LISTED ENTRIES START

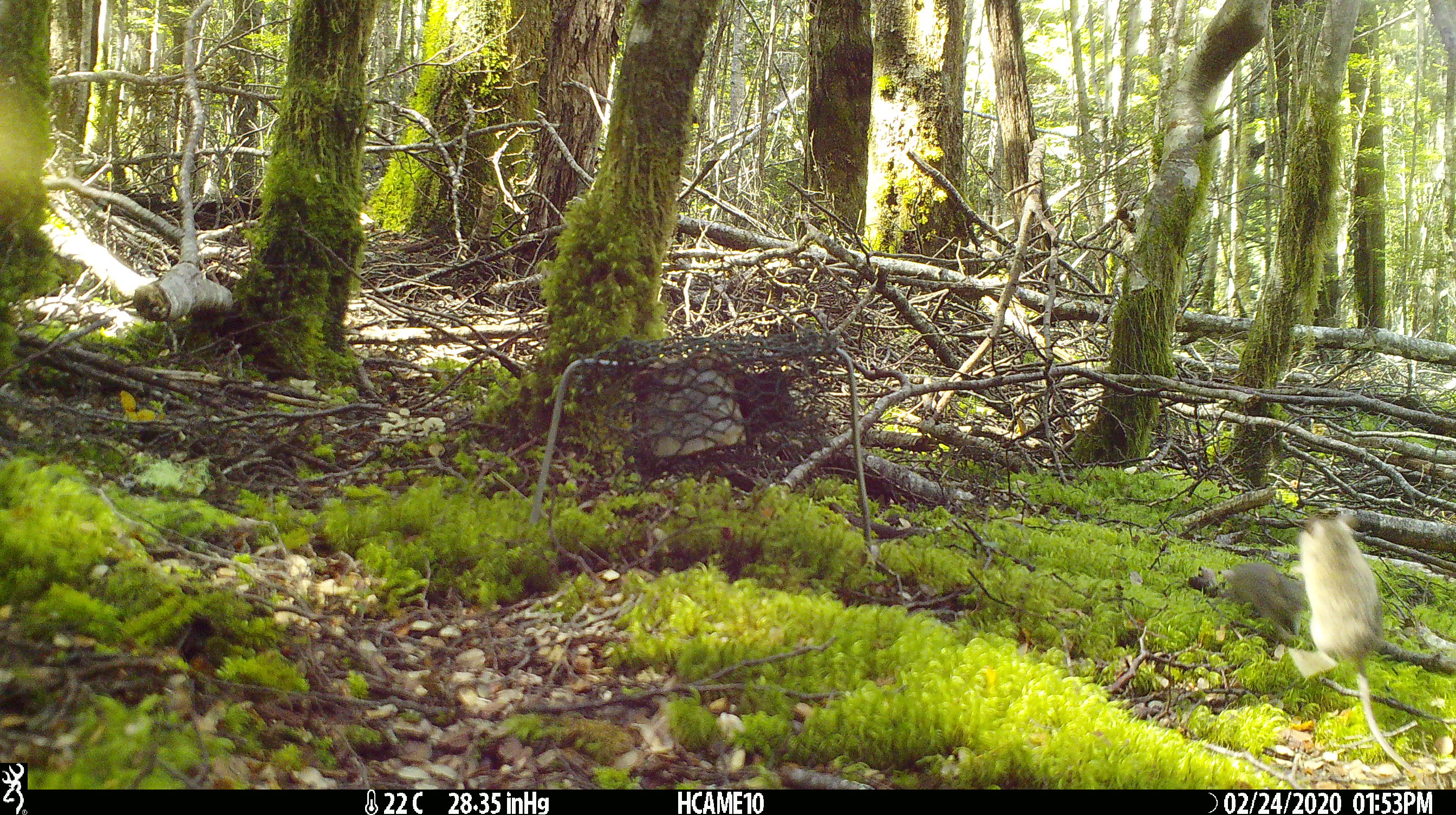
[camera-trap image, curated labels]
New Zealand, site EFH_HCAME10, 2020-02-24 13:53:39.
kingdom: Animalia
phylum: Chordata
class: Mammalia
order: Rodentia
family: Muridae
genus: Mus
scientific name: Mus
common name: mouse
Mouse (Mus).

LISTED ENTRIES END

# ASSIGNED TASK
A verbatim copy of all the records, minus the pictures, is the expected answer.

# EXERCISE OUTPUT
[camera-trap image, curated labels]
New Zealand, site EFH_HCAME10, 2020-02-24 13:53:39.
kingdom: Animalia
phylum: Chordata
class: Mammalia
order: Rodentia
family: Muridae
genus: Mus
scientific name: Mus
common name: mouse
Mouse (Mus).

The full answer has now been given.